Rogers in 'social cleansing' furore
A high-profile lecture by Lord Rogers this month will be targeted by a radical protest group claiming his political work has been instrumental in promoting 'social cleansing' - the process of sweeping away people sleeping rough and other street communities in the name of creating better public spaces.
The group Transgressive Architecture is led by an unnamed academic and is likely to be joined by rough sleepers and street entertainers on 14 March. It is critical of Rogers-inspired policy on improving public spaces in cities, and says that by shutting down parks used for public sex acts, criminalising street vending and clearing public spaces of the homeless, the government has put the openness and diversity of public space under threat. It also accuses the architectural profession of 'complicity' through its failure to speak out against 'social cleansing'.

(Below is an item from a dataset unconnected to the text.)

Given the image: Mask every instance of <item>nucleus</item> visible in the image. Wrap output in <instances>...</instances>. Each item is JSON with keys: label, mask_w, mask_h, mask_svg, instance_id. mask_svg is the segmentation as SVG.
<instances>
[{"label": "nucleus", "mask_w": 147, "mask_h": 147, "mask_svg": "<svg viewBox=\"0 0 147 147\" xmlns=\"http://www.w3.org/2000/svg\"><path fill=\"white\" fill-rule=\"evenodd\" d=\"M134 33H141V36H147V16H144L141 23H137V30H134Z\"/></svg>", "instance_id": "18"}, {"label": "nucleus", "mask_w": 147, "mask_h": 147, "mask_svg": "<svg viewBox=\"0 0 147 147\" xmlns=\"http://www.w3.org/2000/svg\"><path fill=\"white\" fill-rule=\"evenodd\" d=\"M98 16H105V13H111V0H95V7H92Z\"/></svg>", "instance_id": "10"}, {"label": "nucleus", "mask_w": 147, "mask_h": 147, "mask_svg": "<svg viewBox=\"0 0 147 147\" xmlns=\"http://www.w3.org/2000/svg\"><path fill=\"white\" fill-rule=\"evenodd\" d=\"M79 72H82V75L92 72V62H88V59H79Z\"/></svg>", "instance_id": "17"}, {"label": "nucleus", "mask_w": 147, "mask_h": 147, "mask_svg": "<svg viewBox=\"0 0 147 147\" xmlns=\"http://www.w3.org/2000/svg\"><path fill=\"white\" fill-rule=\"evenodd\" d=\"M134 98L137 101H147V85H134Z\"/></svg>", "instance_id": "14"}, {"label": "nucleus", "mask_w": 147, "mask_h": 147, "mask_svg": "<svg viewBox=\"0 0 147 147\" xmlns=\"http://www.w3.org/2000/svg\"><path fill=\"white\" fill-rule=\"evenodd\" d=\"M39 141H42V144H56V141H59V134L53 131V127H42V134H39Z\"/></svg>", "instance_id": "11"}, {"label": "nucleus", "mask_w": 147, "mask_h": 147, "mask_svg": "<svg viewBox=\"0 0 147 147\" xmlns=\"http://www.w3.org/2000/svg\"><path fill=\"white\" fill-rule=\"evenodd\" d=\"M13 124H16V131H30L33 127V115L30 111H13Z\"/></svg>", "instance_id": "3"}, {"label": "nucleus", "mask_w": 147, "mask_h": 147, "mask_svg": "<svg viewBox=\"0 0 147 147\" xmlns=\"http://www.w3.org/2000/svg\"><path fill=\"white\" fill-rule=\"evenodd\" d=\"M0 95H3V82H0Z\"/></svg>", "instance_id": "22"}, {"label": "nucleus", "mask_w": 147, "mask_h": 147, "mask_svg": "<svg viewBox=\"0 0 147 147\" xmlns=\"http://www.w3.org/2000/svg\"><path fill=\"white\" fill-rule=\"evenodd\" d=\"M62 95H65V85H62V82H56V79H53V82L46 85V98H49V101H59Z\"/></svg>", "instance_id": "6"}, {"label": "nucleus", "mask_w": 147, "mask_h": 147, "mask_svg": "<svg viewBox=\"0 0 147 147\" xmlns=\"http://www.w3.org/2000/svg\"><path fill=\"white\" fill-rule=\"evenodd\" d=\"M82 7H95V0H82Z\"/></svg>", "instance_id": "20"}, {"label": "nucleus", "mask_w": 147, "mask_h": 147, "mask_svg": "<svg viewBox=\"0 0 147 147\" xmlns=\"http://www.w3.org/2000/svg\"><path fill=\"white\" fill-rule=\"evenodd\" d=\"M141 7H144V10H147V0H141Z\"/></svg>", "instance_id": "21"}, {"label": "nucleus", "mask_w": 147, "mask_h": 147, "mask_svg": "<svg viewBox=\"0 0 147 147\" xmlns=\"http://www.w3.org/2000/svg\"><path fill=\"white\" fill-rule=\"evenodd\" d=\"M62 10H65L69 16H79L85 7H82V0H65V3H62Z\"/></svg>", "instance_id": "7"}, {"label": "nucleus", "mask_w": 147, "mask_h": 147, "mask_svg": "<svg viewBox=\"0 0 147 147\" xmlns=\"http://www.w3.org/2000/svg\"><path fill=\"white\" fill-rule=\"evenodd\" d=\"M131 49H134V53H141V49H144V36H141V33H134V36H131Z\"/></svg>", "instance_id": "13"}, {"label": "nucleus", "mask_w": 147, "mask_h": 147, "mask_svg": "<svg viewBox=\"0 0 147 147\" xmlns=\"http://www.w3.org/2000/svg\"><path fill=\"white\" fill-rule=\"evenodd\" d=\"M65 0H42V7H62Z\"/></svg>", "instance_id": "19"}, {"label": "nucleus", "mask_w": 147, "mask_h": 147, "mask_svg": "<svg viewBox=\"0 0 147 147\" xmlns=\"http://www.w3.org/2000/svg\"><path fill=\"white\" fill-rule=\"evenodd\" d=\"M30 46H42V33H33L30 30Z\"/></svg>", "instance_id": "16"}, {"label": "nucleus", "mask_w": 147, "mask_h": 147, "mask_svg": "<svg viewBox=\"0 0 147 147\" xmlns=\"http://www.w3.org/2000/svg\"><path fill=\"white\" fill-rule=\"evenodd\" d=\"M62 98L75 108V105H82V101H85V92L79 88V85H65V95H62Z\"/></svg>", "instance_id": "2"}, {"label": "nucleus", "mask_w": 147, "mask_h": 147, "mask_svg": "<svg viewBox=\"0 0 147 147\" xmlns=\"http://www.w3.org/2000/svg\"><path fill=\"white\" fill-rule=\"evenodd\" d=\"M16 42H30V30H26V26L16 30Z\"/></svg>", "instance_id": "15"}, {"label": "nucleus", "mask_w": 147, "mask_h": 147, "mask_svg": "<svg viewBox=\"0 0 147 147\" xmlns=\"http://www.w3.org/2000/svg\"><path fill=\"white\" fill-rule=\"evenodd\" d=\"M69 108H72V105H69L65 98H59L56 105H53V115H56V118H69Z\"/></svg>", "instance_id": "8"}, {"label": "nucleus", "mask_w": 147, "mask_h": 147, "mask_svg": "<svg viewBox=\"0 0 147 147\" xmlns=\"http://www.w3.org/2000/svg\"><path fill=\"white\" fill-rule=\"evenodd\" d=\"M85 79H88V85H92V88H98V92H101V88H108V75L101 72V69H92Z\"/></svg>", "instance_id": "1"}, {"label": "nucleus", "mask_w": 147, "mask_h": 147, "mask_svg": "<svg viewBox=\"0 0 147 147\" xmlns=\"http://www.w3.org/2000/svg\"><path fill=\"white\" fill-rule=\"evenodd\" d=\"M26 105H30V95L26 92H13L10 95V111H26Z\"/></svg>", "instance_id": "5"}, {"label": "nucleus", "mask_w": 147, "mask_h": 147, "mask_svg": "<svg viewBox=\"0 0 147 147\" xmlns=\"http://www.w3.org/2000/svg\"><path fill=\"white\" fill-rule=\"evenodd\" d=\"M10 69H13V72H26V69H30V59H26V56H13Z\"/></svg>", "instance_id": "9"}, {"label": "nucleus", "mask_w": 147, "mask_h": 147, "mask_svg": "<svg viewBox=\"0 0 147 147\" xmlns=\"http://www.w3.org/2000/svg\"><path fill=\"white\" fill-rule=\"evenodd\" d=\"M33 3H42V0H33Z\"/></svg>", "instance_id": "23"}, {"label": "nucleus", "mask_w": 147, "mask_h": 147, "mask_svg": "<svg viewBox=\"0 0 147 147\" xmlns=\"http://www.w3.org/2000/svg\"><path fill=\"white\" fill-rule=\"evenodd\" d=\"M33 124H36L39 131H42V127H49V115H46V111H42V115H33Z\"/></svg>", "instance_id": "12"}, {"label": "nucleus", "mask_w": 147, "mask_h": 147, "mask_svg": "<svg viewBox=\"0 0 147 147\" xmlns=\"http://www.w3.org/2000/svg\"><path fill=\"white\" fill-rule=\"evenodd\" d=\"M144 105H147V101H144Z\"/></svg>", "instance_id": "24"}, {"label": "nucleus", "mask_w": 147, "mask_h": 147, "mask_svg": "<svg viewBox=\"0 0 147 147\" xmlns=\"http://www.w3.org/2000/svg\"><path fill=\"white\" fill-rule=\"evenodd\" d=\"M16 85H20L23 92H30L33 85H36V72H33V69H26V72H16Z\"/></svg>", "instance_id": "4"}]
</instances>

Lord Rogers' arrival at the RIBA lecture on 'The city and the architect's role' will be disrupted by the group, which plans to drape images of sex cruising, rough sleeping and street vending across the steps and pavement of 66 Portland Place, alongside quotes from Lord Rogers' work. The installation-cumprotest comes soon after London's Russell Square was locked at night to deter people from having sex in public and street vendors were cleared from Oxford Street.
The group is opposing Lord Rogers' political work, in particular because it believes his Urban Task Force report for Labour limits the uses to which public space can be put.
The report has been broadly adopted by the government and states that each space should have its own 'specific set of functions'. It lists outdoor eating, street entertainment, sport, play areas, civic or political functions, walking and sitting-out as particular uses. This is too prescriptive for Transgressive Architecture and it says it denies the rights of marginal groups to decide on the use of urban spaces.
'The way these people create a new use for space is no different from traditional planners and developers, ' the group's leader said. 'They are all architects because they all transgress or change their space, only their ability to read the possibilities and limitations is far beyond that of architects and urban planners. With projects like the Great Court at the British Museum, politicians and architects claim we are getting new public spaces, but how different are they from the semipublic space of a shopping mall?'
University College London professor of planning Michael Edwards backed the group's stance.
'Richard Rogers seems quite libertarian and happy to see a city full of creative and sometimes ugly things as part of life's rich texture. But he also seems to be part of a 'clean the city up' campaign, for which there is enormous pressure from property developers. If he is going to support Ken Livingstone and a general agenda of social inclusion then he should be careful to not get too hooked up with the cleansing brigade.'
Pankaj Patel, partner in Patel Taylor Architects, said clients and local authorities must allow time for architects to consider the range of uses which any public space should have. 'If there is demand for any activity then it will happen somewhere, so why not design for it?' he said. 'People flogging a bit of cheap perfume is not a bad thing - it creates a crowd and activity.'
Lord Rogers was unavailable for comment on his position.